El lich masculló una imprecación y, al momento, se arrojó en brazos de los vientos de Thay para que éstos lo llevaran a Delhumide. Su envoltura física se transformó a medida que los vientos lo empujaban. Su piel adquirió una coloración enrojecida. Sus mejillas se hincharon, y su cuerpo asimismo se hinchó en el interior de las rojas túnicas de seda que hasta el momento le habían venido anchísimas. Sus ojos se volvieron negros, casi humanos, y su pelo blanco se volvió más blanco y espeso, y después se oscureció hasta tornarse tan negro como el cielo de la noche. Para coronar la transformación, el lich hizo que un delgado bigote apareciese en su labio superior. En Thay, eran muy pocos los que sabían que Szass Tam era uno de los muertos. Cuando tenía que aventurarse al exterior de su torreón, siempre adoptaba la imagen de un vivo.

La tierra se deslizaba bajo su cuerpo como un manchón borroso. Aunque la oscuridad ensombrecía mucho el terreno, el lich tenía claro el rumbo que debía seguir. Sabía dónde se encontraba la ciudad muerta.

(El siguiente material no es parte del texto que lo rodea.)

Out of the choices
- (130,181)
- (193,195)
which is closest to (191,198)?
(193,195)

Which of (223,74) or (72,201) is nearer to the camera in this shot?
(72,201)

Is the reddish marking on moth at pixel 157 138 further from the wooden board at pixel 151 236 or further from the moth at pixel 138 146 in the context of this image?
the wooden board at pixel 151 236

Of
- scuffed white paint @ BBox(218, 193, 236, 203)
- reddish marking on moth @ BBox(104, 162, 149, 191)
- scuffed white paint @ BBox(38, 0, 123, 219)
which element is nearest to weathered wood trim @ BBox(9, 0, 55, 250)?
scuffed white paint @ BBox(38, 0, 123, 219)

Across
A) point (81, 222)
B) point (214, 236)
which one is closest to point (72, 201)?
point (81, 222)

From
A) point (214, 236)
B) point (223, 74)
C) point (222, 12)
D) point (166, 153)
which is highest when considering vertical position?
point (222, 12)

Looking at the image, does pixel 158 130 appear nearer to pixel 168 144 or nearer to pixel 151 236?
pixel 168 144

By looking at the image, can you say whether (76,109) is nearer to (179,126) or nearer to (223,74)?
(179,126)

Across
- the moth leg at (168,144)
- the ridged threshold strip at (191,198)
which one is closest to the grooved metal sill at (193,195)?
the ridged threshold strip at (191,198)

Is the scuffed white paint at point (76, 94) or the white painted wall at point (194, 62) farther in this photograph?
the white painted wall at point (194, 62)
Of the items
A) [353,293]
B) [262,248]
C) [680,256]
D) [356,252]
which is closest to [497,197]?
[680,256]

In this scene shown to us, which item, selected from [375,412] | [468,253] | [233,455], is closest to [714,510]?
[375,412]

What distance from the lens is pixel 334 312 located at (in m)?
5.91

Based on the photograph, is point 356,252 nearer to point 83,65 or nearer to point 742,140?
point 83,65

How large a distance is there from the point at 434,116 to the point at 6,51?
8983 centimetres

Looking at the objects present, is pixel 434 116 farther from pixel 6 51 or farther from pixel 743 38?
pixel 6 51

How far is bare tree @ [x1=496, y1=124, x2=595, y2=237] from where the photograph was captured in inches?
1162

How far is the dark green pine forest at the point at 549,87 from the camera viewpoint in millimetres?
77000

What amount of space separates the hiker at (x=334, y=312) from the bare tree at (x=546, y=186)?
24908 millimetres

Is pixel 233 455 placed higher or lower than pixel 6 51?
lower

Había estado allí antes.

Casi amanecía cuando llegó al templo en ruinas. Szass Tam se posó sobre el terreno irregular y contempló la maltrecha construcción de piedra. Sus ojos relucieron al ver la masacre. Al momento comprendió por qué había perdido el contacto con su ejército. Más de un centenar de guerreros esqueléticos estaban diseminados en torno a las ruinosas columnas del templo. Sus huesos rotos y cráneos hundidos brillaban débilmente. Junto a ellos había otros muertos, seres con la carne grisácea y las ropas putrefactas, seres que apestaban a sepulcro. El lich se arrodilló junto a un zombi manco, cuyo cuerpo volteó con cuidado. Apenas si había carne entre sus huesos. Casi toda había sido consumida por el fuego. Los dedos de Szass Tam recorrieron la hierba que crecía en torno al cadáver. Ni un solo tallo estaba chamuscado. El lich comprendió que sus soldados habían muerto abrasados por un fuego mágico destinado a los seres espectrales en exclusiva.

El intento de hacerse con la reliquia de Leira se había iniciado de forma muy costosa. Le llevaría muchos, muchísimos meses y un esfuerzo considerable revivir a los muertos necesarios para reemplazar a los soldados caídos. Szass Tam se levantó y, en silencio, juró vengar la matanza de los suyos. Mirando bien dónde pisaba, echó a caminar hacia las escalinatas del templo. Al llegar a la base de las escaleras, el lich detectó la presencia de una forma que se retorcía, un ser espectral cuya carne era de un color blanco pastoso, con los ojos vacíos y las costillas rotas y protuberantes. El ghoul, único superviviente del ejército del lich, trató de levantarse, sin éxito, al advertir la presencia de su señor.

—¡Cuéntame! —ordenó el lich con voz tonante—. ¿Qué ha pasado aquí?

—Seguimos tus órdenes —respondió el ghoul con voz rasposa—. Tal como ordenaste, intentamos entrar en el templo. Pero nos detuvieron.

—¿Cuántos eran?

—Tres —contestó el ghoul—. Los tres estaban vestidos con las túnicas escarlatas de los Magos Rojos.

Szass Tam soltó un gruñido sordo y fijó la vista en las escalinatas. Si habían sido capaces de aniquilar a un ejército entero, aquellos tres elementos tenían que ser peligrosos. Tras echar una última mirada a su ejército destruido y al ghoul agonizante, empezó a subir los escalones con sumo cuidado. El templo de Leira estaba en ruinas, como toda la ciudad de Delhumide. Antaño una gran población, Delhumide hoy estaba poblada de monstruos y sembrada de trampas increíbles dejadas por los nobles y magos que en ella habían vivido. La comarca estaba infestada de seres extraños —goblins, bestias oscuras, trolls y dragones—, cuya amenaza seguía siendo demasiado sería como para que los vivos se acercaran.

Szass Tam buscó las mágicas energías que protegían el templo caído y las rodeó hasta llegar a las sombras amables del interior. El frío húmedo de las ruinas le llevó a pensar en una tumba. Éste era su elemento. Sus ojos se hicieron a la oscuridad y vieron un pasillo ruinoso que se adentraba en el templo. Al intuir unas presencias en dicho corredor, se dirigió hacia ellas sin pensarlo dos veces.

Cuando finalmente llegó al final del pasillo, estudió las paredes. Nada. No parecía que ninguna de las piedras de la pared ocultara una entrada o resorte oculto. Cuando sus dedos recorrieron los ladrillos, de pronto no sintieron nada. Aquellos ladrillos eran ilusorios. Entonces oyó unas pisadas distantes y regulares, como si alguien se estuviera acercando desde lejos. El lich dio un paso al frente y atravesó la pared ilusoria.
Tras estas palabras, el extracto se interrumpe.